The _search endpoint
Now that we have put some movies into our index, let's see if we can
find them again by searching. In order to search with ElasticSearch we
use the _search endpoint, optionally with an index and type. That is, we
make requests to an URL following this pattern: <index>/<type>/_search where index and type are both optional.
In other words, in order to search for our movies we can make POST requests to either of the following URLs:
- http://localhost:9200/_search - Search across all indexes and all types.
- http://localhost:9200/movies/_search - Search across all types in the movies index.
- http://localhost:9200/movies/movie/_search - Search explicitly for documents of type movie within the movies index.
As we only have a single index and a single type which one we use
doesn't matter. We'll use the first URL for the sake of brevity.
Search request body and ElasticSearch's query DSL
If we simply send a request to one of the above URL's we'll get all
of our movies back. In order to make a more useful search request we
also need to supply a request body with a query. The request body should
be a JSON object which, among other things, can contain a property
named "query" in which we can use ElasticSearch's query DSL.
{ "query": { //Query DSL here } }
One may wonder what the query DSL is. It's ElasticSearch's own domain
specific language based on JSON in which queries and filters can be
expressed. Think of it like ElasticSearch's equivalent of SQL for a
relational database. Here's part of how ElasticSearch's own
documentation explains it:
Think of the Query DSL as an AST of queries. Certain queries can contain other queries (like the bool query), other can contain filters (like the constant_score), and some can contain both a query and a filter (like the filtered). Each of those can contain any query of the list of queries or any filter from the list of filters, resulting in the ability to build quite complex (and interesting) queries.
Basic free text search
The query DSL features a long list of different types of queries that
we can use. For "ordinary" free text search we'll most likely want to
use one called "query string query".

• _TASK REQUIREMENTS_
A - Decide whether each statement below agrees with the passage on ElasticSearch's _search endpoint. Answer yes or no for each, quoting the words of the passage that decide it.
(i) In the URL pattern for searching, both the index and the type may be left out.
(ii) The tutorial chooses the URL that searches explicitly for documents of type movie.
(iii) The query DSL is likened to SQL for a relational database.
B - Continue the passage on ElasticSearch's _search endpoint, starting after its final sentence.

• _DATA SHOWN_

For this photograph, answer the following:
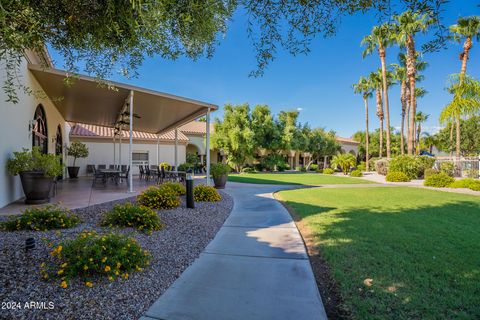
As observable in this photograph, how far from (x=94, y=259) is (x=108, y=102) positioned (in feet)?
33.8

• _THE RESPONSES_
A -
(i) Yes: "where index and type are both optional."
(ii) No: "We'll use the first URL for the sake of brevity."
(iii) Yes: "Think of it like ElasticSearch's equivalent of SQL for a relational database."

B -
A query string query is
an advanced query with a lot of different options that ElasticSearch
will parse and transform into a tree of simpler queries. Still, it can
be very easy to use if we ignore all of its optional parameters and
simply feed it a string to search for.
Let's try a search for the word "kill" which is present in the title of two of our movies:
curl -XPOST "http://localhost:9200/_search" -d' { "query": { "query_string": { "query": "kill" } } }'
Let's execute the request and take a look at the result.
As expected we're getting two hits, one for each of the movies with
the word "kill" in the title. Let's look at another scenario, searching
in specific fields.
Specifying fields to search in
In the previous example we used a very simple query, a query string
query with only a single property, "query". As mentioned before the
query string query has a number of settings that we can specify and if
we don't it will use sensible default values.
One such setting is called "fields" and can be used
to specify a list of fields to search in. If we don't use that the query
will default to searching in a special field called "_all" that
ElasticSearch automatically generates based on all of the individual
fields in a document.
Let's try to search for movies only by title. That is, if we search
for "ford" we want to get a hit for "The Assassination of Jesse James by
the Coward Robert Ford" but not for either of the movies directed by Francis Ford Coppola.
In order to do that we modify the previous search request body so
that the query string query has a fields property with an array of
fields we want to search in:
curl -XPOST "http://localhost:9200/_search" -d' { "query": { "query_string": { "query": "ford", "fields": ["title"] } } }'
Let's execute that and see what happens:
As expected we get a single hit, the movie with the word "ford" in
its title. Compare that to a request were we've removed the fields
property from the query:
Filtering
We've covered a couple of simple free text search queries above.
Let's look at another one where we search for "drama" without explicitly
specifying fields:
curl -XPOST "http://localhost:9200/_search" -d' { "query": { "query_string": { "query": "drama" } } }'
As we have five movies in our index containing the word "drama" in
the _all field (from the category field) we get five hits for the above
query. Now, imagine that we want to limit these hits to movies released
in 1962. In order to do that we need to apply a filter requiring the
"year" field to equal 1962.
To add such a filter we modify our search request body so that our
current top level query, the query string query, is wrapped in a
filtered query:
{ "query": { "filtered": { "query": { "query_string": { "query": "drama" } }, "filter": { //Filter to apply to the query } } } }
A filtered query is a query that has two properties, query and
filter. When executed it filters the result of the query using the
filter. To finalize the query we'll need to add a filter requiring the
year field to have value 1962.
ElasticSearch's query DSL has a wide range of filters to choose from.
For this simple case where a certain field should match a specific
value a term filter will work well.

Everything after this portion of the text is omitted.